When people say they have had the "stomach flu" or the "24-hour flu," it frequently turns out to have been a food-borne illness. Common symptoms in many food-borne illnesses occur in children (and adults), such as nausea, vomiting, abdominal cramps and diarrhea. The microbes causing food-borne illnesses, such as e.coli, for instance, can be transmitted in different ways--through contaminated food or contaminated drinking water, through contaminated swimming water, even from toddler-to-toddler in a daycare facility. There are different kinds of control efforts -- from chlorinating a swimming pool to boiling drinking water, to sanitizing and even closing facilities temporarily where children gather -- that can help curb the effects of food-borne pathogens.
Salmonella is one of the top five pathogens that transmit food-borne illnesses domescially, sending people to the hospital and even causing death. In the past two months, cantaloupes contaminated by Salmonella that were grown in Indiana have made the news. FoodSafety.gov announced the cantaloupe recall from markets throughout the U.S. Salmonella can also spread to humans in different foods of animal origin. The illness it causes, salmonellosis, can involve fever, diarrhea and abdominal cramps and can last from 4 to 7 days. Since children are the most likely to get salmonellosis and the rate of diagnosed infections in children under five years old is higher than the rate in all other persons, what can parents do to prevent salmonellosis' severe infections in young children?
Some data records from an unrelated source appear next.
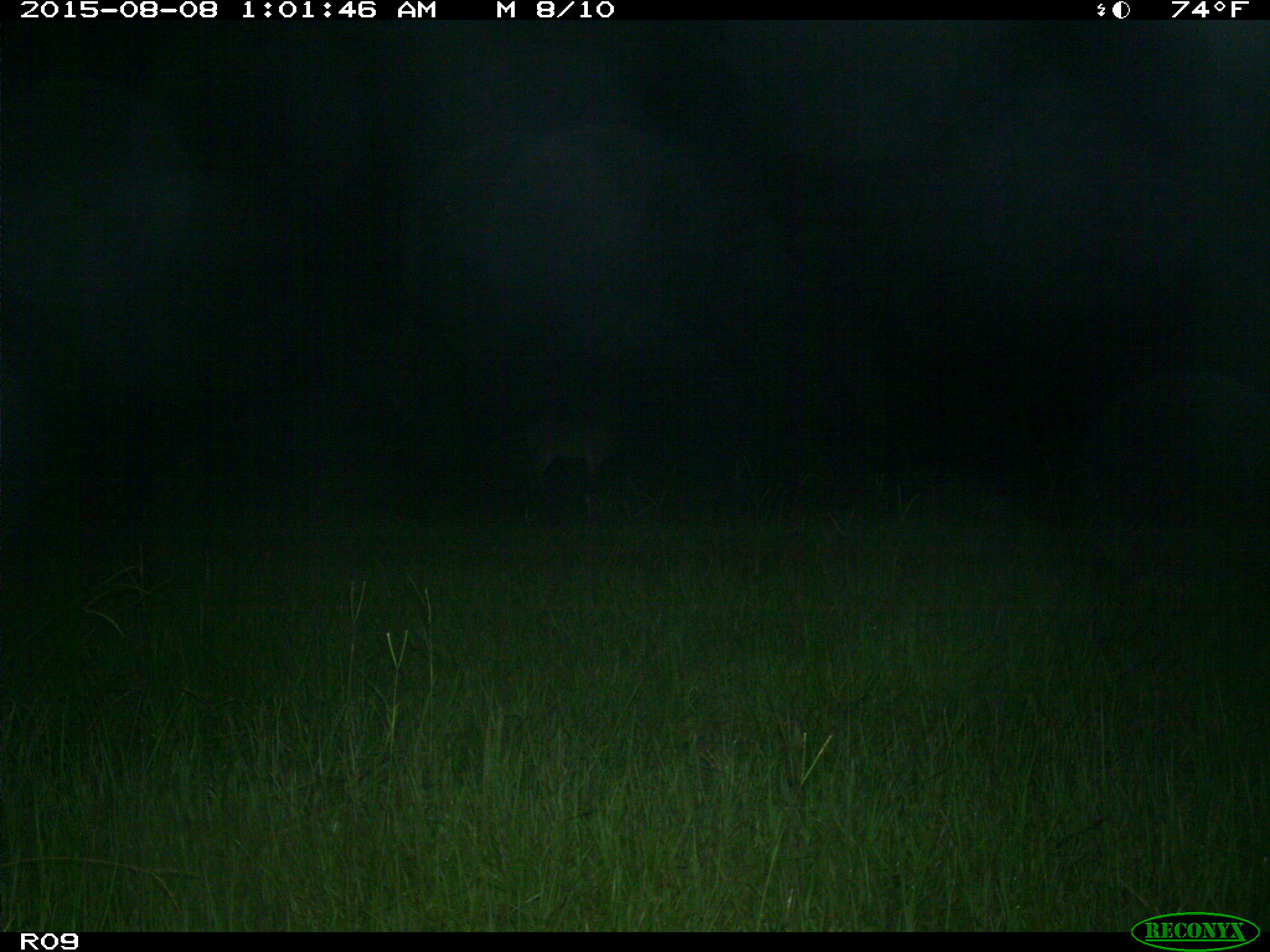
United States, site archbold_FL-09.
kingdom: Animalia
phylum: Chordata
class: Mammalia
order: Artiodactyla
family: Cervidae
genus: Odocoileus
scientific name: Odocoileus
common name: deer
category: unidentified deer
Unidentified deer (deer) (Odocoileus).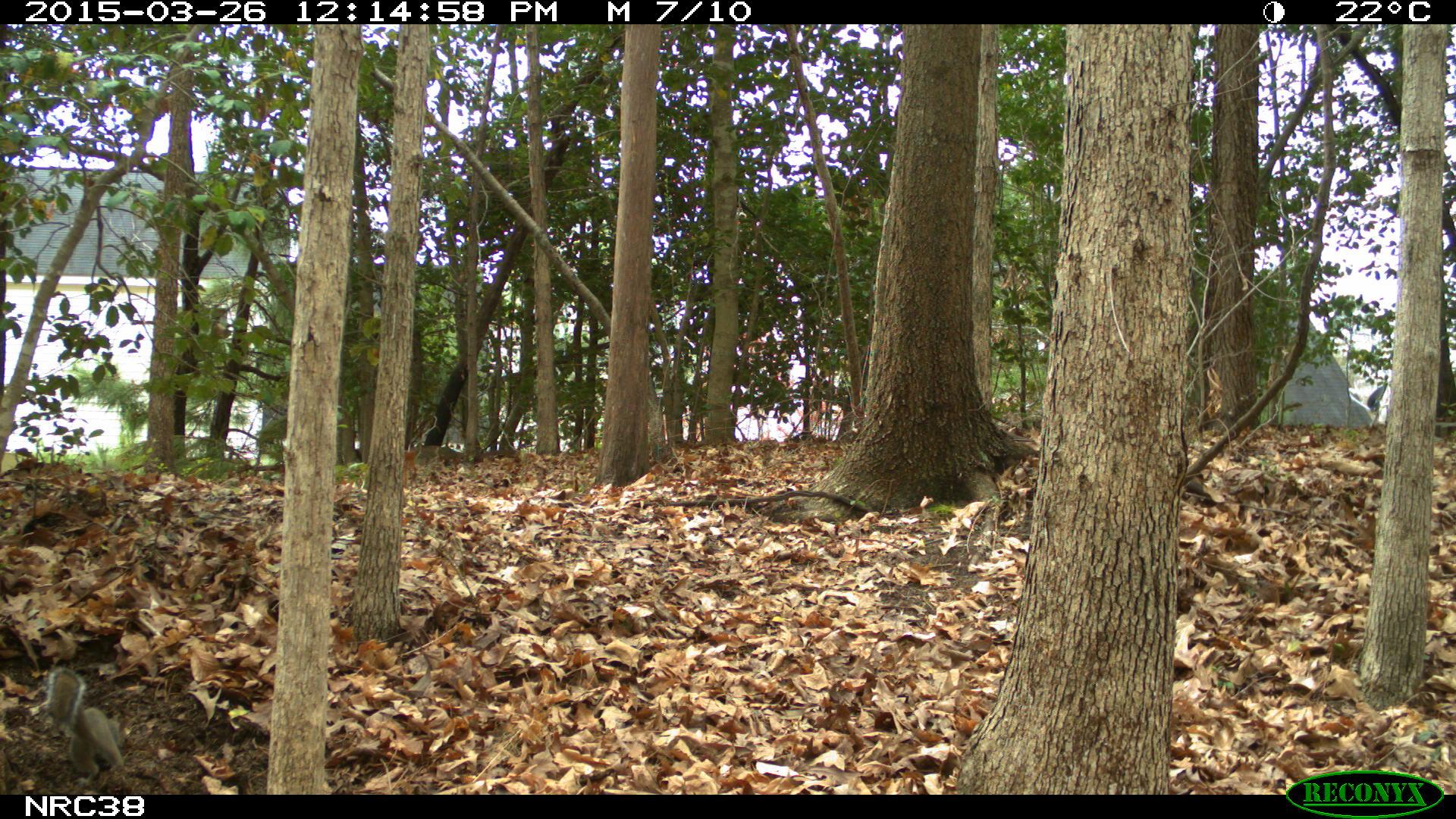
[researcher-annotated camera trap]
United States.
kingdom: Animalia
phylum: Chordata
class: Mammalia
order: Rodentia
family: Sciuridae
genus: Sciurus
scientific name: Sciurus carolinensis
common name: eastern gray squirrel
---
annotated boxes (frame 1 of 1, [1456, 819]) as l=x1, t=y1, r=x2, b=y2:
Eastern Gray Squirrel: l=38, t=665, r=134, b=781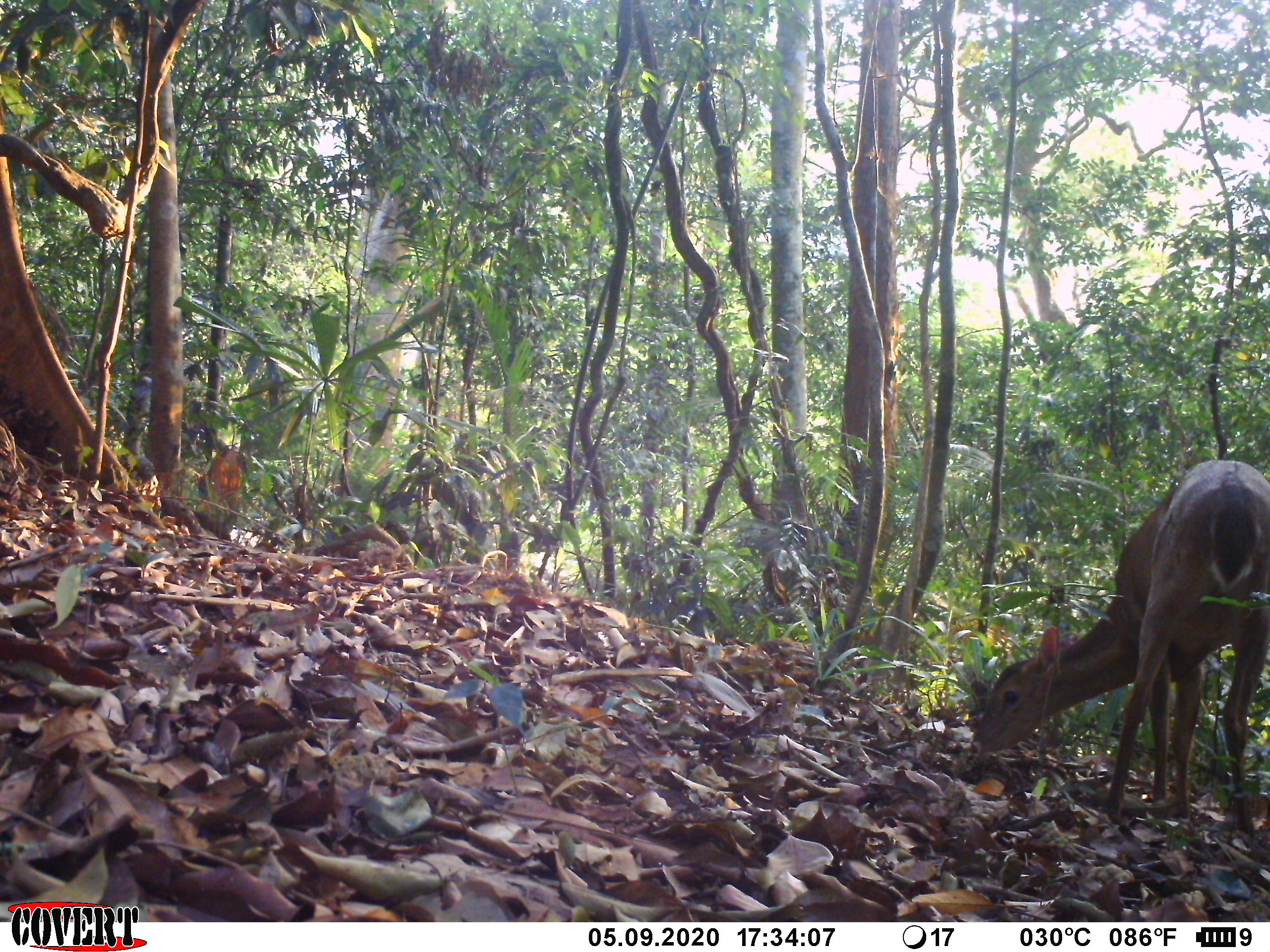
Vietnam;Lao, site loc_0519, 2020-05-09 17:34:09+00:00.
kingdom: Animalia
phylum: Chordata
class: Mammalia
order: Artiodactyla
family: Cervidae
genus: Muntiacus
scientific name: Muntiacus vuquangensis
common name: large-antlered muntjac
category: large antlered muntjac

- Cook poultry, meat and eggs thoroughly;
- Do not eat (or drink) or give your child raw eggs or unpasteurized milk to drink;
- Wash hands, kitchen work surfaces and utensils after any contact with raw meat, poultry or eggs;
- Be especially careful when preparing food for infants and young children;
- Wash hands immediately after contact with pets, pet feces, or "zoo" animals (reptiles, snakes, birds, chicks, etc.);
- This last one may surprise you (it did me): Do not work with an infant and raw food at the same time! This means especially do not change the diaper of a child while you are working with food! (According to the CDC website, this can and does happen. So please put the food down, wash your hands, tend to your baby, then wash your hands again before you work with food again.
- Wash your hands and your baby's hands frequently.